Stated goal »
Please answer these questions about the essay on the marches below:
(a) Which schools does it name as sites of massacres?
(b) Whom do elected officials too soon start serving, according to it?
(c) To whom must the greater part of the blame go?

Document text »

AFTER THE MARCHES

With the as yet untold number of people around the country and around the world, I marched last weekend.  I made my little sign, and I walked the streets of my little town, and I gave my little speech and listened to the speeches of others.  Then I got in my car and went home.  And if that is all I will have done, I will have wasted a beautiful afternoon, and I will have accomplished nothing more than making myself feel good.

What those strong and brave and bright students of Stoneman Douglas High School and elsewhere have done is enormously important, important far beyond even the seemingly limitless energy they are providing to the effort to rid our schools and our communities of massacres like those at Stoneman Douglas and Sandy Hook and Columbine.  They are demanding that those who occupy public office stop spending all their efforts getting re-elected and concentrate on the job for which we the people put them in office.

We are all painfully aware that it takes money to get elected, and re-elected, to public office.  We all further understand that the longer you stay in office, the more seniority you have and the more power you have and therefore the more ability you have to get things done.  The problem with all that is that our elected officials too soon start serving those who give them the money for elections rather than serving those who voted them in office.

A part of this perversion is on us the voters.  We are the ones who allow ourselves to get talked into voting for someone because of the ads and internet messages that all that money buys.  We allow ourselves to be far too influenced by slickly produced ads and messages, when what we really need is to do more thinking and learning and discussing for ourselves.  The greater part of the blame, however, must go to those elected officials who lose their way and start doing the will of those with the money rather than serving the best interests of those whom they were supposedly elected to represent.

Data items:

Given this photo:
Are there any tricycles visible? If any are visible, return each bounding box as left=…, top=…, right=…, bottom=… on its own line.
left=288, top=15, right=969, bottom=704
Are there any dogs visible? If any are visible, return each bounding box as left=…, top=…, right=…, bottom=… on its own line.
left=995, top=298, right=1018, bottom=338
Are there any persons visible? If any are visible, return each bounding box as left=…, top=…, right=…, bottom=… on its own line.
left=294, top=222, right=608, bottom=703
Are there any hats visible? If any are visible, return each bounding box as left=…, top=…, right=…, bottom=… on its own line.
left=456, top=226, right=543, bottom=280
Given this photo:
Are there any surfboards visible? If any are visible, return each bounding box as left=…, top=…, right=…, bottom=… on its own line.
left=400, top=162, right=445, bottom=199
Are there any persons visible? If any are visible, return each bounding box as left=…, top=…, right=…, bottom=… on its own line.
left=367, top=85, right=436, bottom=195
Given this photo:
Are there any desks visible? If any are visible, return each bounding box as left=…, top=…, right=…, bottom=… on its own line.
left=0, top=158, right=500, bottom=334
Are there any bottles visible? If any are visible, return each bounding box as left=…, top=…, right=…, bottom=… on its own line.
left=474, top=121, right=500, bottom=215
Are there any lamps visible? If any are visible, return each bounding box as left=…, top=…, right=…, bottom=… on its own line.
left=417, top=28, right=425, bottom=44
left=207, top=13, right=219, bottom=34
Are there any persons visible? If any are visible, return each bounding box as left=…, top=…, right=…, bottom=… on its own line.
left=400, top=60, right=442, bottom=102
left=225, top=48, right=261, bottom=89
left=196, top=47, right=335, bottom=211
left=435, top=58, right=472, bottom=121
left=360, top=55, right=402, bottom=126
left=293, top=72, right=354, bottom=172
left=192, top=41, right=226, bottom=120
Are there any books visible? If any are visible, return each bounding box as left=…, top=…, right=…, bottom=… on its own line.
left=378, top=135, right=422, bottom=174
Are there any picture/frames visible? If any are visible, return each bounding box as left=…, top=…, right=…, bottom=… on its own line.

The reply »
(a) Stoneman Douglas, Sandy Hook and Columbine.
(b) Those who give them the money for elections, rather than those who voted them into office.
(c) To elected officials who lose their way and start doing the will of those with the money rather than serving the best interests of those they were elected to represent.